IFReviewed by Paul OBrian on 2006-07-19 07:37
This game depicts King Arthur
in a way I've never seen him before. Instead of tragic hero, noble warrior, or eager wizard's apprentice, it's King Arthur as... henpecked husband? Yes, you as King Arthur just want to head to the pub for a pint or two with "Lance" and the boys, but your wife, the uncharacteristically shrewish Guinevere, wants you to stay home while she sits on the bed, knitting. The puzzle, then, is how to get out without her knowing. It seems to me that this plot could have easily taken place in a suburban house rather than Camelot. Yes, Excalibur makes an appearance, but even with that addition the game is still a rather pedestrian affair with a superficial sheen of Arthurian trappings laid on. I'm not convinced that this sheen improves the game. There's an element of the unexpected, I suppose, in seeing Arthur cast in such a strange way, but the surprise does little to illuminate either the Arthurian mythos or the game itself. In addition, the henpecked husband stereotype has never been one that I've found all that compelling, so mixing it in with the legend of King Arthur shatters the power of the legend while doing little to enliven the stereotype.

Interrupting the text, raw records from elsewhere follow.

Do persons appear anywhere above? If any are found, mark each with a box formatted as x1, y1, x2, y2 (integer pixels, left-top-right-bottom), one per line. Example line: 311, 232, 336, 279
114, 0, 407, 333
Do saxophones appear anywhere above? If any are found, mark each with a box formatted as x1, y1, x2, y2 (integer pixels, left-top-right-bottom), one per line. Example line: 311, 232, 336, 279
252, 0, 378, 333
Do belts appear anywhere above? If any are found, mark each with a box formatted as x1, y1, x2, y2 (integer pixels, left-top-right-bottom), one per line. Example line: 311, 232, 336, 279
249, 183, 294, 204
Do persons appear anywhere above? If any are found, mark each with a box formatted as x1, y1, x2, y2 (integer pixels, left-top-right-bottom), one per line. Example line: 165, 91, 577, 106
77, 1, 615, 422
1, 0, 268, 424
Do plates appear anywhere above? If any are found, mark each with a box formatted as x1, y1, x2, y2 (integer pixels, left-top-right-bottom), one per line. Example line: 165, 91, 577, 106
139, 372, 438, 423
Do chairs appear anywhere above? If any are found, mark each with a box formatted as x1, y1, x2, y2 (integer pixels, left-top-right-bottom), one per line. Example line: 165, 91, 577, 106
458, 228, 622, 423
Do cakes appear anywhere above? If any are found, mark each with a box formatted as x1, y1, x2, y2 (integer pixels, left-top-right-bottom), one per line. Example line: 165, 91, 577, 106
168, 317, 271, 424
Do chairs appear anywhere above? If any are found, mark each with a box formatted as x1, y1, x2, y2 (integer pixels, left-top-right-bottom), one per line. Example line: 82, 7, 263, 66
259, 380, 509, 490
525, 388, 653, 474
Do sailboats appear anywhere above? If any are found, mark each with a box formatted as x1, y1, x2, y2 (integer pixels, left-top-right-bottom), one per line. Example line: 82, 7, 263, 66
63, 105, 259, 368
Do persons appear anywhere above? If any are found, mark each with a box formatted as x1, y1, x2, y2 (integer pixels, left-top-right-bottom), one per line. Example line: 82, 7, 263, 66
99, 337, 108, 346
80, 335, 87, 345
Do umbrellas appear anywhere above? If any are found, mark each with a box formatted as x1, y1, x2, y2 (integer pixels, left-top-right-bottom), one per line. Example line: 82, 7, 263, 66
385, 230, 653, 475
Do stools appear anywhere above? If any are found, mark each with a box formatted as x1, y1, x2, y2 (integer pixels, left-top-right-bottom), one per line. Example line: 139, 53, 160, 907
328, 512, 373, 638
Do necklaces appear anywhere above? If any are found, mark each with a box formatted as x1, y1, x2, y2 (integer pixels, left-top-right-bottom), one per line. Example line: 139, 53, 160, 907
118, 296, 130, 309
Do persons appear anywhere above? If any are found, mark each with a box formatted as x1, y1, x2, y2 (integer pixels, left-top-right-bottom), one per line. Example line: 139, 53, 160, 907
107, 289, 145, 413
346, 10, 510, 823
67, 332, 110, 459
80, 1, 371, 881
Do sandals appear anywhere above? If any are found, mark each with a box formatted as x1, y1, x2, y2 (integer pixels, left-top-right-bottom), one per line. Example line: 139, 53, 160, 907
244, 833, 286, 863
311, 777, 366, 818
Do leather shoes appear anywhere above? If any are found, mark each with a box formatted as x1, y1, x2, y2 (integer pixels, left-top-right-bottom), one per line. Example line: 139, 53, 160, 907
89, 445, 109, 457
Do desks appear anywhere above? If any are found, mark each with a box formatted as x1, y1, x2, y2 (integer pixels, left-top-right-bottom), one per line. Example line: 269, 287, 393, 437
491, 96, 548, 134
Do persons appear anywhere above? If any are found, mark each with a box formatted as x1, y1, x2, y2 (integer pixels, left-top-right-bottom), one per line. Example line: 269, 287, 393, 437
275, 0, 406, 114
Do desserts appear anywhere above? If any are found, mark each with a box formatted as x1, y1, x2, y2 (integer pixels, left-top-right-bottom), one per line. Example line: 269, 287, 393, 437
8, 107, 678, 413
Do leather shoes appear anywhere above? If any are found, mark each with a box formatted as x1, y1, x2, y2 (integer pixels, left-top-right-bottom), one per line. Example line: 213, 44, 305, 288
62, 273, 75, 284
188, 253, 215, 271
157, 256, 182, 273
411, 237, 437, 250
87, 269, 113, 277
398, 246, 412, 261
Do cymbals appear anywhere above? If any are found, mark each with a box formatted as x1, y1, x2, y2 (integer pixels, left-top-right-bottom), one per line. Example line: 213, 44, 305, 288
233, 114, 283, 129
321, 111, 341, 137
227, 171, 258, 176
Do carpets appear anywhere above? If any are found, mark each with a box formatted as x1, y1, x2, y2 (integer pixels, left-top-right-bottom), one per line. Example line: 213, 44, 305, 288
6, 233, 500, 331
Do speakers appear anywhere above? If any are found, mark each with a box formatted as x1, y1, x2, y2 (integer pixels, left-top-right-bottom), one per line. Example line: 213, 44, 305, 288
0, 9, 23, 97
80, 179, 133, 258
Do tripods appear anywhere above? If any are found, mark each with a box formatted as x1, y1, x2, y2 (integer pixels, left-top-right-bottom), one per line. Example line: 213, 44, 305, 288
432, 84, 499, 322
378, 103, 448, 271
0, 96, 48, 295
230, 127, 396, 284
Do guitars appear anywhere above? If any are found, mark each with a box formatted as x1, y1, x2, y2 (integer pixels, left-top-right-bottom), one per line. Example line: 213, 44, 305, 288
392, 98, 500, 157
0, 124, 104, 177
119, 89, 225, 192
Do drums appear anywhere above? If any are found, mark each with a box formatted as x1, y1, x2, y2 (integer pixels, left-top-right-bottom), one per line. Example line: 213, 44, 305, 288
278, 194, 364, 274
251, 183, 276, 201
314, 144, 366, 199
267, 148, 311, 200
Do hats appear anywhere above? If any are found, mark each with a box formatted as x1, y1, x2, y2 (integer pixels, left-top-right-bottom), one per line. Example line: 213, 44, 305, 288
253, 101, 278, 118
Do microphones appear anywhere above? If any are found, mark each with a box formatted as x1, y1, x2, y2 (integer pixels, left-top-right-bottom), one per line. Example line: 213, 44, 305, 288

King Arthur's Night Out suffers in several places from "guess-the-verb" weaknesses. There is an item that, when SEARCHed, will yield an important discovery. However, if you look in, shake, push, open, or examine it, you won't find a thing. In another spot, you must retrieve an item from underneath something else. However, you can't crawl under this thing, nor lift it, nor just get the item from underneath it. The puzzle has a logical solution, but because such a specific wording was required, I didn't find that solution until I checked the walkthrough. I felt annoyed when I discovered the answer, because it was no more complicated that the things I had been trying, things which got no response. How was I supposed to know that this particular method had been implemented, I wondered, when 5 others weren't? I think my experience contains a lesson for me as an author -- puzzles shouldn't consist of hunting around for the one method which the author anticipated. The author should anticipate three or four methods of solving a puzzle, and implement them all, either as alternate solutions or as dead ends which will help point the player toward the correct method.
Having griped about that, I will say that the game was coded quite well overall. Many actions were accounted for, especially in areas which weren't puzzles. I found no bugs in playing the game, and only a very few errors in the prose mechanics. I still didn't have a particularly great time playing the game, but a large portion of that reaction is due to the fact that I didn't find the premise very interesting. Perhaps people who enjoy broad domestic farce would like it more. In addition, if a second edition of the game emerges that implements the puzzles a little more robustly, King Arthur's Night Out will be a solidly coded, if a little bit odd, piece of interactive fiction.